● Extrait fourni:

Saturday, June 11, 2016

Bziz et la débâcle d’un système audiovisuel malade de ses dirigeants



Si Bziz  avait imité les amuseurs publics qui font des pitreries leur gagne-pain, il aurait damé le pion aux cancres de la télévision d’Etat qui s’échinent et se plient en quatre pour espérer tirer une grimace de la populace marocaine qui regarde la télé. Bziz ne blague pas et même s’il a un sens aigu de l’humour, il ne triche pas avec les mots. Or cette télévision d’Etat, dirigée  d’une main de fer par des gens du sérail, ne veut pas d’un humoriste farouchement politisé qui dit la vérité. C’est contagieux et dangereux pour l’ordre conservateur établi. Un humoriste qui fait de la lutte contre la corruption son  cheval de bataille ne trouve qu’embûches et crevasses sur son chemin. On est dans un pays où les justes sont réprimés et les magouilleurs se la coulent douce. Bziz est mis ostensiblement à la marge parce qu’il dérange. Pour un artiste qui cherche un contact direct avec ses  admirateurs, l’indifférence est pire que la réclusion. On devine son courroux. Considéré injustement comme  persona non grata, cet humoriste ne fait que subir le calvaire  en attendant des jours meilleurs. Les nombrilistes haut perchés y voient une menace potentielle pour leurs intérêts. Peut-être que ce serait paranoïaque de voir les choses sous cet angle si mesquin et si frileux. Le rire édifiant est mieux que le rire bête. Dans le premier on émancipe, dans le second on dissipe.
Quelle démocratie ferait le Maroc si tout un chacun trouvait la liberté de dire ce qu’il a à dire sans craindre les tracasseries du lendemain.
En accumulant les interdictions,  Ahmed Senoussi (alias Bziz) est devenu un symbole, qui au-delà de l’être proscrit, interpelle l’Histoire da la nation. Dans les décennies à venir, les Marocains qui par nostalgie regarderaient en arrière diraient: ’’dommage pour le pays, on aurait saisi la balle de la démocratisation en plein vol. Au lieu de le museler, on aurait laissé cet artiste s’exprimer. Après tout les mots ne sont pas des cartouches ou des Kalachnikovs’’.

● Consigne A:
Indiquez si chacune des affirmations suivantes concorde avec l'extrait sur Bziz, en répondant par oui ou par non et en citant les mots décisifs du texte : (i) le vrai nom de Bziz est Ahmed Senoussi ; (ii) Bziz triche avec les mots ; (iii) le rire édifiant est jugé meilleur que le rire bête.
● Consigne B:
Prolongez l'extrait sur Bziz au-delà de sa dernière phrase.
La liste ci-après provient d'une source distincte.

● Données enregistrées:
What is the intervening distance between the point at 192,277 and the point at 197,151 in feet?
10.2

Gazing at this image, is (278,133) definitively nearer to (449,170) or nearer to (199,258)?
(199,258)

● Réponse attendue A:
(i) Oui : « Ahmed Senoussi (alias Bziz) ».
(ii) Non : « il ne triche pas avec les mots ».
(iii) Oui : « Le rire édifiant est mieux que le rire bête. »

● Réponse attendue B:
            Le problème est d’ordre culturel. Quand, en homme cultivé et sagace,  Dr Mahdi el Manjra était aux commandes de cette télé, il y avait plus de débats politiques et  plus de liberté, malgré les réticences et susceptibilités du régime. Autre boniment: les retransmissions télévisuelles étaient en direct. Mais à cette époque-là, malgré les vicissitudes de la guerre froide, il n’y avait ni meute répressive, ni émeute  après  la mise ’’on air’’ de ces brûlantes émissions. En principe, cette brèche de tolérance devait aller en s’élargissant et englober d’autres secteurs. Hélas, rien n’en fut. Quand la deuxième chaîne envoya en prison un citoyen pour une opinion, les Marocains ont compris que le fameux système de ’’deux  poids deux mesures’’ est toujours de rigueur et qu’il fallait faire gaffe.  
Comment Bziz pourrait-il trouver son aise au sein de cette marmite où bouillonne un mélange fait de  suspicions, d’incriminations et  de persécutions ? Cet humoriste qui se distingue par son style et par son audacieux militantisme en voudrait aux patrons de l’audiovisuel qui l’avaient trahi. A un certain moment, on avait cru qu’on allait mettre un terme à son inique et absurde proscription. C’était une bulle de savon. On manquait de culot pour prendre une  décision salutaire et apaisante pour tous.
Par ailleurs, tout homme inapte  hissé dans des circonstances douteuses au rang de PDG ne peut apporter  que la perversité  et la gabegie, car il cherchera toujours des employés plus inaptes que lui  pour les dominer facilement. C’est en fait le constat le plus navrant  et le plus amer que nous ayons à supporter et qui fait du système audiovisuel marocain ce qu’il est, c’est-à-dire un secteur sclérosé et  improductif. Un secteur moribond où  les lamentations et les jérémiades sont plus retentissantes que les progrès accomplis. D’ailleurs quant aux petites éclaircies constatées sporadiquement, c’est aux étrangers qu’on les doit et non aux bras cassés qui épuisent le budget de l’Etat à regarder les autres faire leur travail. Ce qui est essentiel pour cette  téloche qui porte des œillères comme les chevaux de course, ce sont les actualités royales. Tout le reste est secondaire. Ce n’est pas la peine de chercher des programmes culturels. Il n’y en a pas, parce que c’est voulu.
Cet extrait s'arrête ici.